Vittime per sempre di Barbara Benedetelli

E’ uscito per la Aliberti editore il volume Vittime per sempre, della giornalista e autrice televisiva Barbara Benedettelli.

In genere quando leggo la parola vittime faccio un passo indietro: temo sempre di ritrovarmi di fronte libri o trasmissioni televisive o articoli che offrono uno sguardo di finta pietà sulle storie che raccontano e puntano invece ad attirare lettori e spettatori con dettagli macabri o primissimi piani decisamente irrispettosi delle persone.

Non è però il caso di questo libro, che si avvale anche della preziosa prefazione di Rita dalla Chiesa. In Vittime per sempre, Barbara Benedettelli ci conduce in una severa riflessione sull’attenzione che lo stato riserva da un lato alle Vittime, comprendendo con questo termine anche la famiglia delle persone uccise, e dall’altro agli assassini.

L’autrice non fa mai il gioco facile del linciaggio. Cerca invece di approfondire, in maniera comprensibile a tutti, il discorso della giustizia. Riporta storie che conosciamo tramite la cronaca, i commenti dei familiari delle vittime (espressione cui cercherà di dare un nuovo significato), quelli degli esperti e una serie di note sulla legislazione italiana.

Una riflessione più che attuale visto che il numero di omicidi in Italia è impressionante (per non parlare delle donne uccise negli ultimi mesi), visto che finalmente si comincia a parlare dei familiari delle vittime come vittime essi stessi. Un discorso che interessa tutti, un libro da leggere e da discutere insieme, perché per come stanno le cose adesso siamo tutti vittime potenziali.

Riporto dal sito della Aliberti:

Che cos’è questa inaccettabile ingiustizia di cui lei parla?
«È la tendenza a sollevare il colpevole da ogni responsabilità per quello che ha commesso. Una tendenza premiante che, applicata con gli automatismi del codice penale, non consente all’autore di un delitto, nemmeno di capire bene che cosa ha fatto, di quale atto gravissimo si è macchiato, togliendo la vita ad un’altra persona.
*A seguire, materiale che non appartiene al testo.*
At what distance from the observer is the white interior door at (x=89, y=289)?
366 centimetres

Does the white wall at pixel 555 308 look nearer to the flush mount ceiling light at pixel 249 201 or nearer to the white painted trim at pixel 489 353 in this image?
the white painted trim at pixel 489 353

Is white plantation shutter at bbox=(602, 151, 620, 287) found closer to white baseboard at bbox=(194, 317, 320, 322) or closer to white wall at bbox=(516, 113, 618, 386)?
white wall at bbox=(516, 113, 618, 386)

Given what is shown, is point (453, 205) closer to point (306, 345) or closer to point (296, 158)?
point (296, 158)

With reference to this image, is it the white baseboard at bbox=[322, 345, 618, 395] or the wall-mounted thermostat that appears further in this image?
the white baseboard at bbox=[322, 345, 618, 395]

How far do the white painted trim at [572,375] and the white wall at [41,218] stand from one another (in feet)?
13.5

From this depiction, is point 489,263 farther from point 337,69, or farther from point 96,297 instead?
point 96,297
Dobbiamo smettere di alleviare le pene dei carnefici e di abbandonare al loro destino i familiari delle vittime».

Come dire, una giustizia ingiusta…
«Vede, in questo libro emerge che gran parte dei delitti sono dovuti alla debolezza della legge o della magistratura. Perché le legge lascia troppe possibilità di scelta. Prendiamo Mario Alessi uno dei rapitori del piccolo Tommy. Era già stato condannato per violenza sessuale, stupro e sequestro. Ma era libero, in attesa del terzo grado di giudizio, quando ha compiuto quell’orribile nuovo gesto. Ciò significa una cosa sola: che nel nostro ordinamento la libertà, anche di persone manifestamente violente e socialmente pericolose, è messa al di sopra della vita degli altri».